In such cases you are setting yourself up for disappointment and your frustration will most likely lead to an argument that could otherwise have been avoided.
This type of thinking involves taking responsibility for everything that goes wrong, even when things are out of your control.
Guilt-ridden feelings and sayings like, “I should have been there for him,” are typical in mothers and wives.
The counter-delusion to this way of thinking is when we refuse to accept any blame on behalf of ourselves and accuse other people for things going wrong.
In both circumstances, you stunt personal development and generate negative feelings of stress and frustration.
Solutions to prevent negative thinking
Negative thinking is not the result of depression, but the root. Therefore if you notice you fall foul of grand delusions on a daily basis, you need to address the cause of your depression.
The reason for your condition could stem back to childhood or adolescence without you realising it was there.

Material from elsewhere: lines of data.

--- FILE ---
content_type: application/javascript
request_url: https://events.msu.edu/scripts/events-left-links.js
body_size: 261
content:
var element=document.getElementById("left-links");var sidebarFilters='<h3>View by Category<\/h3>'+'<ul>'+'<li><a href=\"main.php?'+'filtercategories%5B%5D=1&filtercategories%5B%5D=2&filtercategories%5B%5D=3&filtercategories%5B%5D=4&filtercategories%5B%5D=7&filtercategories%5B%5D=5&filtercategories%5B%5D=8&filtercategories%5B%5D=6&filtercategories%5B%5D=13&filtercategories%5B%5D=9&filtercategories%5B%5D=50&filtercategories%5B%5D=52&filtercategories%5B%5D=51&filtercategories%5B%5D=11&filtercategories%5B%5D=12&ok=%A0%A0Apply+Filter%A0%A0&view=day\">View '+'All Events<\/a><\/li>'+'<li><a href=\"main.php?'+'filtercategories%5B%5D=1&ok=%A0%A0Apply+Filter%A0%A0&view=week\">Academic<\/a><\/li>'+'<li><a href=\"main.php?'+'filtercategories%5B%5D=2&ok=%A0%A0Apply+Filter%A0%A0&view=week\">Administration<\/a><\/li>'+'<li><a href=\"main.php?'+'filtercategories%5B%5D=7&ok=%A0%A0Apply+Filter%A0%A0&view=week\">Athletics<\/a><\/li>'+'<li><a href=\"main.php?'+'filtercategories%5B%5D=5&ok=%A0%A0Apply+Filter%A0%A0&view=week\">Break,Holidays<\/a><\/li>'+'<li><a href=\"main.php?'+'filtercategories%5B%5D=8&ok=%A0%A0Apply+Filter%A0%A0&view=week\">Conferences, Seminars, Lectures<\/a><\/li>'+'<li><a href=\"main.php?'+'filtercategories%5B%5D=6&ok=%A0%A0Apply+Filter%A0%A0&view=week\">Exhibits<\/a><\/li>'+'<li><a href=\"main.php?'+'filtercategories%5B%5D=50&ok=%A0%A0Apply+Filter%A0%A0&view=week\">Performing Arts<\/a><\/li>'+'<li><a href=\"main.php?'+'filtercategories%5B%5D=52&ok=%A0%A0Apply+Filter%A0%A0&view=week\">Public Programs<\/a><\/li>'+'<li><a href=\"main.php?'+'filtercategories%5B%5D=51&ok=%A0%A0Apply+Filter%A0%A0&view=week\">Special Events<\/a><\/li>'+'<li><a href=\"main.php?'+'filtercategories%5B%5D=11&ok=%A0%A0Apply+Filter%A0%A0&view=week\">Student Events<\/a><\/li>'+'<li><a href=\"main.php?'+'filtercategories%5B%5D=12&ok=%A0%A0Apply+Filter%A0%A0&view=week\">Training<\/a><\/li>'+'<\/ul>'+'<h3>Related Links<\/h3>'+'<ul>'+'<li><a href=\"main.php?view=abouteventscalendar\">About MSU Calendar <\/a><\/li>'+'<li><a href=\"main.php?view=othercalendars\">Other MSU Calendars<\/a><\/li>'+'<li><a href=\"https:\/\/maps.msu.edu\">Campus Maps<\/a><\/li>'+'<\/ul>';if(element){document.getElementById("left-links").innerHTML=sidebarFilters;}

If you are generally happy with work-life balance this is the most likely root.
It may be you are restless in a relationship or bored with your job, or you may have suffered a setback you have not recovered from yet.
Whatever the reason for being depressed, anxious, or suffering from other cognitive disorders that induce stress, there are plenty of ways to fix it. Taking up a new hobby, taking a break or changing your routine will help a little.
But the real work has to come from within. First of all, stop blaming and shaming yourself, try not to pass judgement over others and always look to find the positive in every situation rather than focusing on the negative.
You should also think about taking self-development lessons to help you identify weaknesses in your character and lines of thought so you can work on turning them into strengths whereby you will naturally feel better “in yourself.”